## TASK REQUIREMENTS
Reproduce the records below in their entirety, character for character.

(Items listed in a dataset)
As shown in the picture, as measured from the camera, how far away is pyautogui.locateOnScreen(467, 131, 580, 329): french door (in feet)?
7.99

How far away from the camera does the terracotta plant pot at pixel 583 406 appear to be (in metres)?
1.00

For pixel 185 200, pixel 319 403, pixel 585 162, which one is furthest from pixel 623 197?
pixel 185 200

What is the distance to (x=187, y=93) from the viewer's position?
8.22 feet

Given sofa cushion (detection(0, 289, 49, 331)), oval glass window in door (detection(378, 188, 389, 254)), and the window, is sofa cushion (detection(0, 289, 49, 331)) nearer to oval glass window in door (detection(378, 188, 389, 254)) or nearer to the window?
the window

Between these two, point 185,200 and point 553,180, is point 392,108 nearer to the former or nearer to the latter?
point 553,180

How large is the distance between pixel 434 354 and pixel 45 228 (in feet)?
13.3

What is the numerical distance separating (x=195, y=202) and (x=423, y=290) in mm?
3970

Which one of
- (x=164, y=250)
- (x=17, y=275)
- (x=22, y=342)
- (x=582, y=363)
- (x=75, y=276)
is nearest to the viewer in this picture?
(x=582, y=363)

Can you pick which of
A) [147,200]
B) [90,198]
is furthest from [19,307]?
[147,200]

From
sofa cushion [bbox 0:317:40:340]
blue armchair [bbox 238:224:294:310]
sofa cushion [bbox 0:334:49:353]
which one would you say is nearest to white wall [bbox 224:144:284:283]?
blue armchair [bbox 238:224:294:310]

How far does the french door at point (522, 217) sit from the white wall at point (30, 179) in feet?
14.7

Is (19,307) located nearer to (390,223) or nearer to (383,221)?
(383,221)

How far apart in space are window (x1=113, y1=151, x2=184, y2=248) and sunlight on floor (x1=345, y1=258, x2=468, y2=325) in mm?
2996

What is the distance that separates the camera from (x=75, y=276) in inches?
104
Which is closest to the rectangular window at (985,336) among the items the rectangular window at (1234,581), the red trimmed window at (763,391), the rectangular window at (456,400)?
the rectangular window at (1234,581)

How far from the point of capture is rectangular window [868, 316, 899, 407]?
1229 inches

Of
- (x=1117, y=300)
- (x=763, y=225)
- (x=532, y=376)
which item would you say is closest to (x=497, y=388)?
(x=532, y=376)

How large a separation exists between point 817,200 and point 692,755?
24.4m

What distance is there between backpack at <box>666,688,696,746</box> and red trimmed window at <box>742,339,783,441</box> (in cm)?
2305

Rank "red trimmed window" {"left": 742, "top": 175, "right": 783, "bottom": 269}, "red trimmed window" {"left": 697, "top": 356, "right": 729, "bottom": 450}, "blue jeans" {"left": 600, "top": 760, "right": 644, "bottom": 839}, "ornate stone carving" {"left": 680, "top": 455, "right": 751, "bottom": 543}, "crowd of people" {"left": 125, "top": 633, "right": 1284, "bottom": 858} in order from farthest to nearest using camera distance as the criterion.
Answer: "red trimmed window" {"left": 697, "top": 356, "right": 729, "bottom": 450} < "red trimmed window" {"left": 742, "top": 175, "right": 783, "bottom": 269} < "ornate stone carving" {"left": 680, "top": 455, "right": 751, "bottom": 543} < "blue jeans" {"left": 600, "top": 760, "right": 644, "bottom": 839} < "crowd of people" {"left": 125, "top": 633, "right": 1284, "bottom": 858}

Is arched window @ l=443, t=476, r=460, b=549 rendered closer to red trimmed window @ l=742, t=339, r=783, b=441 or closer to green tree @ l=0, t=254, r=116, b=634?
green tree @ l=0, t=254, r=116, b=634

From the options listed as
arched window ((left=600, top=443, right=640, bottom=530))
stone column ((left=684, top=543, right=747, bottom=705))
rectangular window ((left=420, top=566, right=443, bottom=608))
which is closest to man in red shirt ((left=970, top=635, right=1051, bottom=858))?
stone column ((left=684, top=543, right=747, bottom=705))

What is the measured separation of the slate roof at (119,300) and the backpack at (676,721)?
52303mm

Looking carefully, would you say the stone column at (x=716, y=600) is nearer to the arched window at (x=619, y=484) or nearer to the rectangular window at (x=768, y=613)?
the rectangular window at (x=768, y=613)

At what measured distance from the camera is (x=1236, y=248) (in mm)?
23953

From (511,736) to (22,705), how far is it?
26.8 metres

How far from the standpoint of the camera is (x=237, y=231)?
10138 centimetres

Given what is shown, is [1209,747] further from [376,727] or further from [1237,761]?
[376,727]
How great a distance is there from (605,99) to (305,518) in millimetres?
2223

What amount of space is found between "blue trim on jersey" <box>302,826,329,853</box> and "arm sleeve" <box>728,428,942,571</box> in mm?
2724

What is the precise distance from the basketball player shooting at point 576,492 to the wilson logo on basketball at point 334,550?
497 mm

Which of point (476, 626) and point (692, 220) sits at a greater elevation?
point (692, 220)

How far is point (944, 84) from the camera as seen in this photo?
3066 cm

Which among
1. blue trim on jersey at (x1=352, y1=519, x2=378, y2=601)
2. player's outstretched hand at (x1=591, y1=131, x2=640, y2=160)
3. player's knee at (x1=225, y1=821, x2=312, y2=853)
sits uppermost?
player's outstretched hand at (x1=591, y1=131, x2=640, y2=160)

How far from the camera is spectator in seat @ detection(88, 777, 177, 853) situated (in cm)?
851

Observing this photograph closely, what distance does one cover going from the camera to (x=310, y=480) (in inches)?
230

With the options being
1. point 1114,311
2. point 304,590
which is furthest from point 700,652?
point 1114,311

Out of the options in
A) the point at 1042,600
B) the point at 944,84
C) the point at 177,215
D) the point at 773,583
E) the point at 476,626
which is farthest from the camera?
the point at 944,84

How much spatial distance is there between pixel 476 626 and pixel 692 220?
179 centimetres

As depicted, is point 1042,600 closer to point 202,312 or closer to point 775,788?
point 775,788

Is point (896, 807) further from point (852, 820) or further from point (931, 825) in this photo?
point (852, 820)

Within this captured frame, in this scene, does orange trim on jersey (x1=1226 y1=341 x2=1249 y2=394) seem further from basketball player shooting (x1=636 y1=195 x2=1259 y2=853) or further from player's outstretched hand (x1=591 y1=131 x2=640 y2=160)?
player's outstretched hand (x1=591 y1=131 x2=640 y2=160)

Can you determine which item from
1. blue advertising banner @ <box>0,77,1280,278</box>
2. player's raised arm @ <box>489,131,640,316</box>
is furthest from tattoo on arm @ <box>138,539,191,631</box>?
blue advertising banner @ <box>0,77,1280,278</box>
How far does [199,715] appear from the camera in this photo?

## RESULT
As shown in the picture, as measured from the camera, how far away is pyautogui.locateOnScreen(467, 131, 580, 329): french door (in feet)?
7.99

How far away from the camera does the terracotta plant pot at pixel 583 406 appear to be (in metres)?
1.00

For pixel 185 200, pixel 319 403, pixel 585 162, which one is furthest from pixel 623 197?
pixel 185 200

What is the distance to (x=187, y=93) from the viewer's position?
8.22 feet

Given sofa cushion (detection(0, 289, 49, 331)), oval glass window in door (detection(378, 188, 389, 254)), and the window, is sofa cushion (detection(0, 289, 49, 331)) nearer to oval glass window in door (detection(378, 188, 389, 254)) or nearer to the window?
the window

Between these two, point 185,200 and point 553,180, is point 392,108 nearer to the former or nearer to the latter?
point 553,180

How large is the distance between pixel 434 354 and pixel 45 228 (in feet)?
13.3

What is the numerical distance separating (x=195, y=202) and (x=423, y=290) in mm?
3970

Which one of
- (x=164, y=250)
- (x=17, y=275)
- (x=22, y=342)
- (x=582, y=363)
- (x=75, y=276)
is nearest to the viewer in this picture?
(x=582, y=363)

Can you pick which of
A) [147,200]
B) [90,198]
is furthest from [19,307]?
[147,200]

From
sofa cushion [bbox 0:317:40:340]
blue armchair [bbox 238:224:294:310]
sofa cushion [bbox 0:334:49:353]
which one would you say is nearest to white wall [bbox 224:144:284:283]?
blue armchair [bbox 238:224:294:310]

How far does the french door at point (522, 217) sit from the white wall at point (30, 179) in feet?
14.7

Is (19,307) located nearer to (390,223) or nearer to (383,221)?
(383,221)

How far apart in space are window (x1=113, y1=151, x2=184, y2=248) and sunlight on floor (x1=345, y1=258, x2=468, y2=325) in mm?
2996

What is the distance that separates the camera from (x=75, y=276) in inches?
104
Which is closest to the rectangular window at (985,336) among the items the rectangular window at (1234,581), the red trimmed window at (763,391), the rectangular window at (456,400)?
the rectangular window at (1234,581)

How far from the point of capture is rectangular window [868, 316, 899, 407]?
1229 inches

Of
- (x=1117, y=300)
- (x=763, y=225)
- (x=532, y=376)
which item would you say is closest to (x=497, y=388)?
(x=532, y=376)

How large a separation exists between point 817,200 and point 692,755?
24.4m

What distance is there between backpack at <box>666,688,696,746</box> and red trimmed window at <box>742,339,783,441</box> (in cm)?
2305

Rank "red trimmed window" {"left": 742, "top": 175, "right": 783, "bottom": 269}, "red trimmed window" {"left": 697, "top": 356, "right": 729, "bottom": 450}, "blue jeans" {"left": 600, "top": 760, "right": 644, "bottom": 839}, "ornate stone carving" {"left": 680, "top": 455, "right": 751, "bottom": 543}, "crowd of people" {"left": 125, "top": 633, "right": 1284, "bottom": 858} in order from farthest to nearest using camera distance as the criterion.
Answer: "red trimmed window" {"left": 697, "top": 356, "right": 729, "bottom": 450} < "red trimmed window" {"left": 742, "top": 175, "right": 783, "bottom": 269} < "ornate stone carving" {"left": 680, "top": 455, "right": 751, "bottom": 543} < "blue jeans" {"left": 600, "top": 760, "right": 644, "bottom": 839} < "crowd of people" {"left": 125, "top": 633, "right": 1284, "bottom": 858}

Is arched window @ l=443, t=476, r=460, b=549 rendered closer to red trimmed window @ l=742, t=339, r=783, b=441 or closer to green tree @ l=0, t=254, r=116, b=634?
green tree @ l=0, t=254, r=116, b=634

From the options listed as
arched window ((left=600, top=443, right=640, bottom=530))
stone column ((left=684, top=543, right=747, bottom=705))
rectangular window ((left=420, top=566, right=443, bottom=608))
which is closest to man in red shirt ((left=970, top=635, right=1051, bottom=858))?
stone column ((left=684, top=543, right=747, bottom=705))

What is the measured separation of the slate roof at (119,300) and the backpack at (676,721)?
52303mm

Looking carefully, would you say the stone column at (x=716, y=600) is nearer to the arched window at (x=619, y=484) or nearer to the rectangular window at (x=768, y=613)?
the rectangular window at (x=768, y=613)

At what measured distance from the camera is (x=1236, y=248) (in mm)?
23953

From (511,736) to (22,705), how far is it?
26.8 metres

How far from the standpoint of the camera is (x=237, y=231)?
10138 centimetres

Given what is shown, is [1209,747] further from [376,727] or further from [1237,761]?
[376,727]
How great a distance is there from (605,99) to (305,518) in millimetres?
2223

What amount of space is found between "blue trim on jersey" <box>302,826,329,853</box> and "arm sleeve" <box>728,428,942,571</box> in mm?
2724

What is the precise distance from the basketball player shooting at point 576,492 to the wilson logo on basketball at point 334,550?
497 mm

Which of point (476, 626) and point (692, 220) sits at a greater elevation?
point (692, 220)

How far is point (944, 84) from the camera as seen in this photo?
3066 cm

Which among
1. blue trim on jersey at (x1=352, y1=519, x2=378, y2=601)
2. player's outstretched hand at (x1=591, y1=131, x2=640, y2=160)
3. player's knee at (x1=225, y1=821, x2=312, y2=853)
sits uppermost?
player's outstretched hand at (x1=591, y1=131, x2=640, y2=160)

How far from the camera is spectator in seat @ detection(88, 777, 177, 853) situated (in cm)?
851

Observing this photograph closely, what distance does one cover going from the camera to (x=310, y=480) (in inches)?
230

With the options being
1. point 1114,311
2. point 304,590
which is furthest from point 700,652?
point 1114,311

Out of the options in
A) the point at 1042,600
B) the point at 944,84
C) the point at 177,215
D) the point at 773,583
E) the point at 476,626
which is farthest from the camera?
the point at 944,84

How much spatial distance is there between pixel 476 626 and pixel 692 220?
179 centimetres

As depicted, is point 1042,600 closer to point 202,312 or closer to point 775,788?
point 775,788

Is point (896, 807) further from point (852, 820) or further from point (931, 825) in this photo?
point (852, 820)

Within this captured frame, in this scene, does orange trim on jersey (x1=1226 y1=341 x2=1249 y2=394) seem further from basketball player shooting (x1=636 y1=195 x2=1259 y2=853) or further from player's outstretched hand (x1=591 y1=131 x2=640 y2=160)?
player's outstretched hand (x1=591 y1=131 x2=640 y2=160)

Can you determine which item from
1. blue advertising banner @ <box>0,77,1280,278</box>
2. player's raised arm @ <box>489,131,640,316</box>
is furthest from tattoo on arm @ <box>138,539,191,631</box>?
blue advertising banner @ <box>0,77,1280,278</box>
How far does [199,715] appear from the camera in this photo?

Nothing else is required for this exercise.